[Entries drawn from a collection]
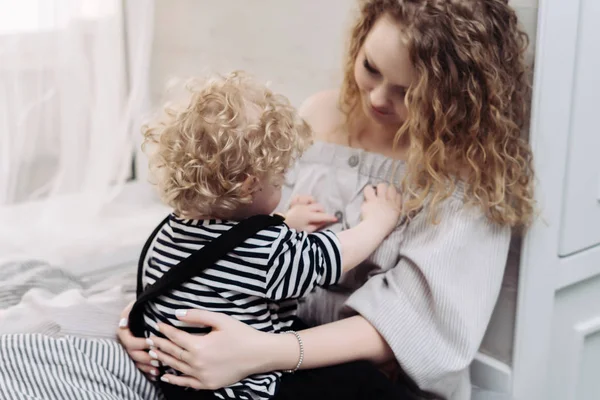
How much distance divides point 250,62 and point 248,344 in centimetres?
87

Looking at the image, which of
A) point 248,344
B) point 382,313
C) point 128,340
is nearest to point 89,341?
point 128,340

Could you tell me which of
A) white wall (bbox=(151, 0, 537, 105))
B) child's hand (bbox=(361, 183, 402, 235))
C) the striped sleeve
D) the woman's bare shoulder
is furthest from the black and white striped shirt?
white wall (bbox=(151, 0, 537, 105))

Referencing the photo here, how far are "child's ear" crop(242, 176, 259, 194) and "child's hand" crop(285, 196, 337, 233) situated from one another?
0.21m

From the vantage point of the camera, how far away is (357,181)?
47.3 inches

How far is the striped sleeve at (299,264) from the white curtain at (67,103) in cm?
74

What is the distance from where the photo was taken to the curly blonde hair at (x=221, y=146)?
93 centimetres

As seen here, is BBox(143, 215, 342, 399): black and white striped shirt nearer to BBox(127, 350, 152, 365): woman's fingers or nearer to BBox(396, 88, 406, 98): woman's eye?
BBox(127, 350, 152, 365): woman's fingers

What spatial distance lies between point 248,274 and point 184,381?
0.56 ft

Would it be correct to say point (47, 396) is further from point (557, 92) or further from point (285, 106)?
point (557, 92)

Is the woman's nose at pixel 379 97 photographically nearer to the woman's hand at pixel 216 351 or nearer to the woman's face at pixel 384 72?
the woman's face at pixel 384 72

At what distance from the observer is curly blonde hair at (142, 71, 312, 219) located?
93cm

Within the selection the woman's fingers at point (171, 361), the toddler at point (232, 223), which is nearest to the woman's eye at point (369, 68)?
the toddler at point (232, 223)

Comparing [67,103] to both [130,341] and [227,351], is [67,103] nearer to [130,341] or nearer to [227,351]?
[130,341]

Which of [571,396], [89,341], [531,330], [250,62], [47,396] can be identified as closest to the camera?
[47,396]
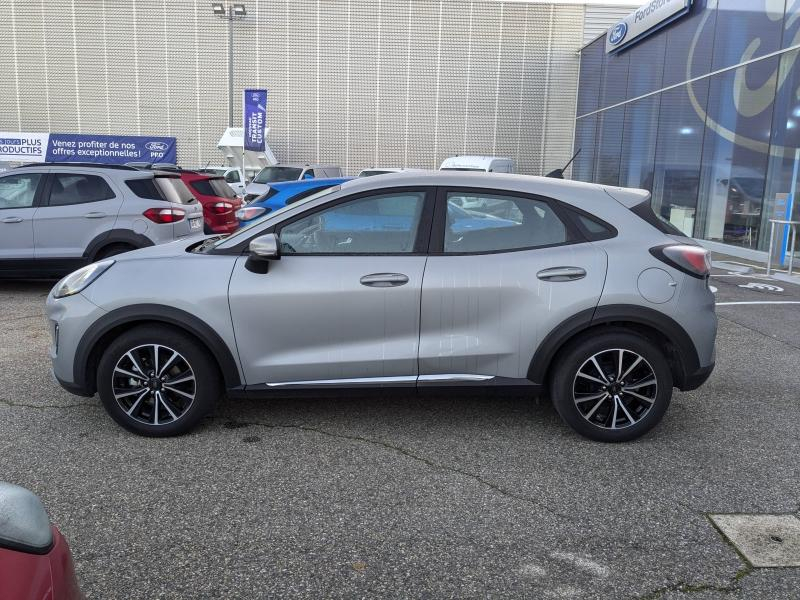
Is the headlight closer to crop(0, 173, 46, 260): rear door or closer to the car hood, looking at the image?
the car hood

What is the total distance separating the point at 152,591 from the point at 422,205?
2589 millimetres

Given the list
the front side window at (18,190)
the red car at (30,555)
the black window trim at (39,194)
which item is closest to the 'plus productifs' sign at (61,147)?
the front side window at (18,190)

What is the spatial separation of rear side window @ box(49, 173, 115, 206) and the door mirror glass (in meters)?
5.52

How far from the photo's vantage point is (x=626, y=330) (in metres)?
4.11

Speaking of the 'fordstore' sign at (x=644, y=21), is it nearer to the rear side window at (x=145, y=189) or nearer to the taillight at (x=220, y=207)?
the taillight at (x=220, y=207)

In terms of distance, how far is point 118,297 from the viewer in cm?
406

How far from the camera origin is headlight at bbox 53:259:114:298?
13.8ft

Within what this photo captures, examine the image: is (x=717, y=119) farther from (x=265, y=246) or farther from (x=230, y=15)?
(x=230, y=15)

--

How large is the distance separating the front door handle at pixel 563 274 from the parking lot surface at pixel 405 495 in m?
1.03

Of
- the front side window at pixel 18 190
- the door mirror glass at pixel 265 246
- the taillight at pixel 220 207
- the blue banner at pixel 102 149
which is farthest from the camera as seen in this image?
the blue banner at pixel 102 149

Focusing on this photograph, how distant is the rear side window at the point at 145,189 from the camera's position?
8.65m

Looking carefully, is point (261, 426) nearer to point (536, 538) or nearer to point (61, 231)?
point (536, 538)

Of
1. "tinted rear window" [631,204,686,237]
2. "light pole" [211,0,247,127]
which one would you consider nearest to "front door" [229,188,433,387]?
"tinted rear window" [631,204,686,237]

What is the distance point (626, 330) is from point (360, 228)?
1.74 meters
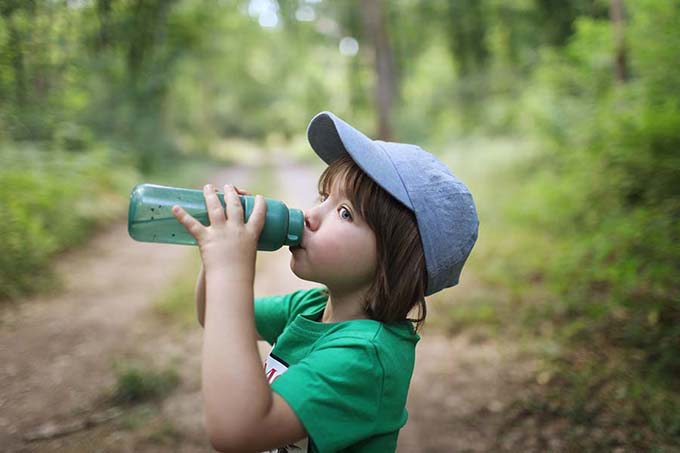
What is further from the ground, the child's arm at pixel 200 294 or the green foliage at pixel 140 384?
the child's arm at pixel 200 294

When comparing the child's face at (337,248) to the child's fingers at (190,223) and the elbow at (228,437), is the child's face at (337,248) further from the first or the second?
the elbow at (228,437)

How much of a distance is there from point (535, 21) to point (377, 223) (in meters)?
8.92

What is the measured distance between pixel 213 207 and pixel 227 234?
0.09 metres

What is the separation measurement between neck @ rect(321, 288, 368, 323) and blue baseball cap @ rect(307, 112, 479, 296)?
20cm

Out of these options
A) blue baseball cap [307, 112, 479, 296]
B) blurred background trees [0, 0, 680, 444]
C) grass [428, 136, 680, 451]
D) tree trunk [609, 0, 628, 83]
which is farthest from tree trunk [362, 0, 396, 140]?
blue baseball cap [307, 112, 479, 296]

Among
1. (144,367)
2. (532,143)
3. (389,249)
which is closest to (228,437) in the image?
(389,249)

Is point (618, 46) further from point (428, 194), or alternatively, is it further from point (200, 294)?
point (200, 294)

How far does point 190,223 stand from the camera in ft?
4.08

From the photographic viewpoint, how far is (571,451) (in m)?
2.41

==

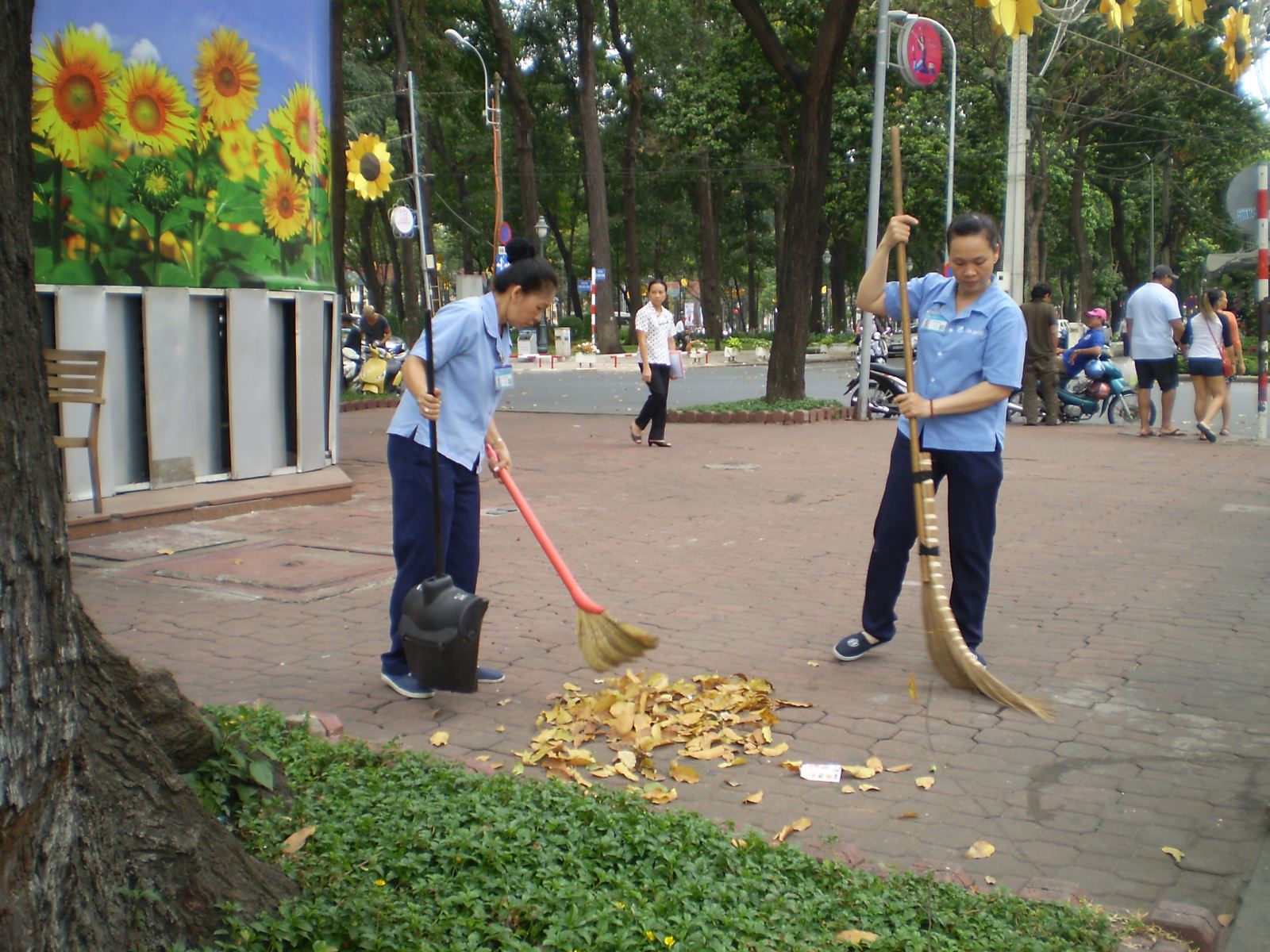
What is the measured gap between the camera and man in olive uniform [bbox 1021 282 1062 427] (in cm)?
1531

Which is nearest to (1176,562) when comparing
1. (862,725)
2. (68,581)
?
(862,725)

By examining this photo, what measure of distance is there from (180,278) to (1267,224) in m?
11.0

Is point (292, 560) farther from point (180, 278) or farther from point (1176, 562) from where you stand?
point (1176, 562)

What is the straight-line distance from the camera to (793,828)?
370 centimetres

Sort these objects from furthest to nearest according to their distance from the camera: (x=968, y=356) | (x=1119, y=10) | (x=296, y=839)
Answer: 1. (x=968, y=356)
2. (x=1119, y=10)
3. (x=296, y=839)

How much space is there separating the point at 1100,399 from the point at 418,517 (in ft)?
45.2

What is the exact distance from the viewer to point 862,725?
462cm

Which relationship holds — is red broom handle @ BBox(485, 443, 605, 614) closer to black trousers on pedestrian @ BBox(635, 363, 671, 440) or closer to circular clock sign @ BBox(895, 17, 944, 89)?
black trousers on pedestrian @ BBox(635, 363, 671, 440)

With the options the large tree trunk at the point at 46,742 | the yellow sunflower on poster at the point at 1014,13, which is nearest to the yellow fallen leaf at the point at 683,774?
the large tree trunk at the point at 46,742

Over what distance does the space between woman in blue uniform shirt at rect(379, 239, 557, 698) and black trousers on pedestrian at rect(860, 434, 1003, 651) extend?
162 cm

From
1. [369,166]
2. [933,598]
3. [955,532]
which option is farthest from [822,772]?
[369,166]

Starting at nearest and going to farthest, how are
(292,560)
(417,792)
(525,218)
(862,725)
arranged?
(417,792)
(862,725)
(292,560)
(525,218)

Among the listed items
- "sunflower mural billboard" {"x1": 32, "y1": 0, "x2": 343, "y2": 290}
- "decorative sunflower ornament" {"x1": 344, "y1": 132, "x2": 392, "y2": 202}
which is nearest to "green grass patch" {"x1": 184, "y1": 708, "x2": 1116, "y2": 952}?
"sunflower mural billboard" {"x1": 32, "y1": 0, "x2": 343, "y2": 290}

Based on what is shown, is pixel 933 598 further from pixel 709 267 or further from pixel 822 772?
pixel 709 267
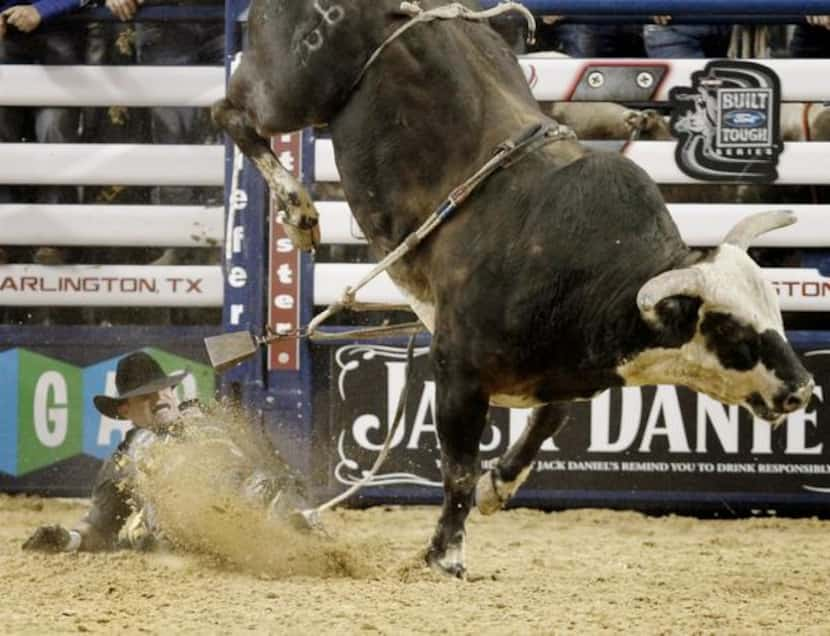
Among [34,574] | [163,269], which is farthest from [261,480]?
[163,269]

● **To be done**: Return every line of the records that contains the string "farthest", matching case exactly.

● **Exercise answer**:
which is farthest from the camera as seen in this image?
which is farthest from tree trunk [362, 0, 396, 140]?
which option is farthest from [822,772]?
Starting at nearest and going to farthest, how are
Among [34,574] | [163,269], which is farthest from [261,480]?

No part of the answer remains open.